A U.S. Census Bureau report is due out today that may hold good and bad news for Iowa. The state’s population is expected to break three-million for the first time, but, our comparably slow rate of growth will likely cost Iowa one of its five seats in the U.S. House. Iowa Senator Chuck Grassley calls it “distressing news.”

Grassley says, “It means that Iowa’s not growing as fast as the rest of the country, so Iowa and Illinois and Ohio and New York and Michigan will lose seats and Texas and California and Arizona and Florida will pick up seats.” The Census Bureau report is expected to show that Iowa finally topped the three-million mark during 2010, up from 2.9 million residents in the 2000 count.

Still, Grassley says, while Iowa’s growing, it’s not growing rapidly enough. Grassley says, “It is distressing, probably most distressing for the legislature that has to figure out how to reapportion, probably stressing for the fact that one of the five congressmen won’t be here two years from now.”

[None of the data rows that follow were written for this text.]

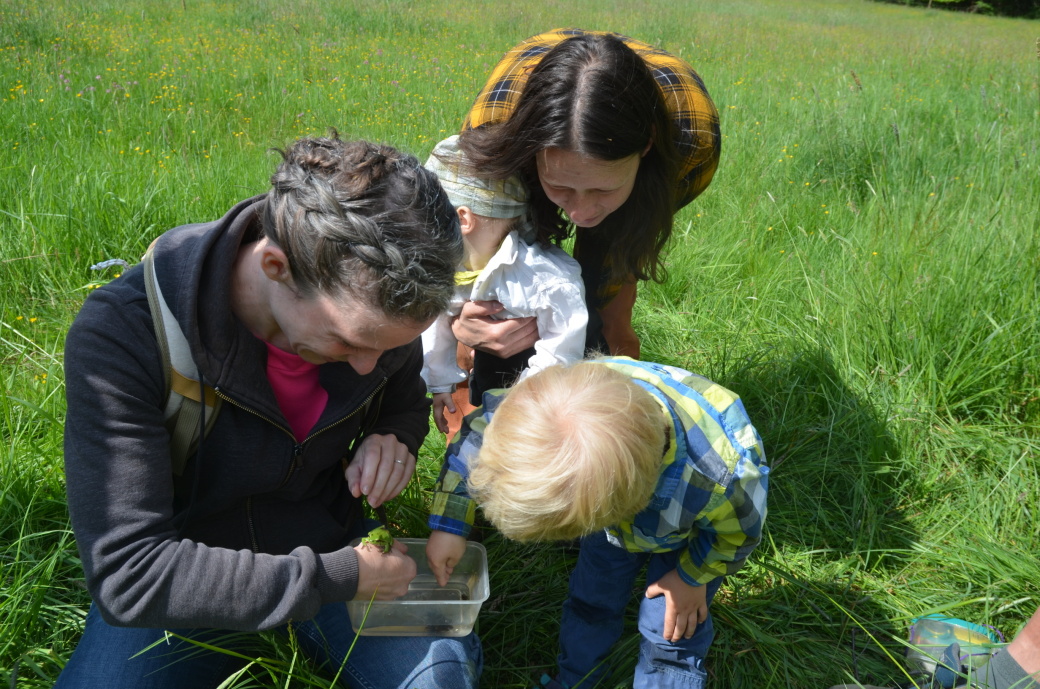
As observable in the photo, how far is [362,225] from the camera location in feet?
3.96

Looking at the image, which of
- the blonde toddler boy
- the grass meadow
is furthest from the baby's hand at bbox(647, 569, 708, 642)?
the grass meadow

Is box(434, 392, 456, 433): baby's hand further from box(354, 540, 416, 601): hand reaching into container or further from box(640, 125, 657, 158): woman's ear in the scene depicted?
box(640, 125, 657, 158): woman's ear

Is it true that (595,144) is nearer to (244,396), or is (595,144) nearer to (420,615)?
(244,396)

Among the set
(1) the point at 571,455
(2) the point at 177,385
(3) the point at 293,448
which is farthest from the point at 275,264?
(1) the point at 571,455

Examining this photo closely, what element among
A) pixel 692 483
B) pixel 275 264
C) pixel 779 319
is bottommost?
pixel 779 319

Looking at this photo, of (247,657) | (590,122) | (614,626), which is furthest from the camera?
(614,626)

Iowa also lost a seat in congress following the 1990 census. While Iowa will likely be reduced to just four Representatives in the House in 2012, Grassley notes we’ll still have two senators. “The make-up of the Senate is always the same, two senators from every state,” Grassley says. “That does protect rural America but the extent to which it gives more power in the House of Representatives to urban states, then obviously, it’s a net loss for rural America.”

Iowa has a one-of-a-kind process to redraw its congressional districts. The proposed new map would be created be members of a non-partisan panel who use a formula that’s only based on the populations in each of the state’s 99 counties.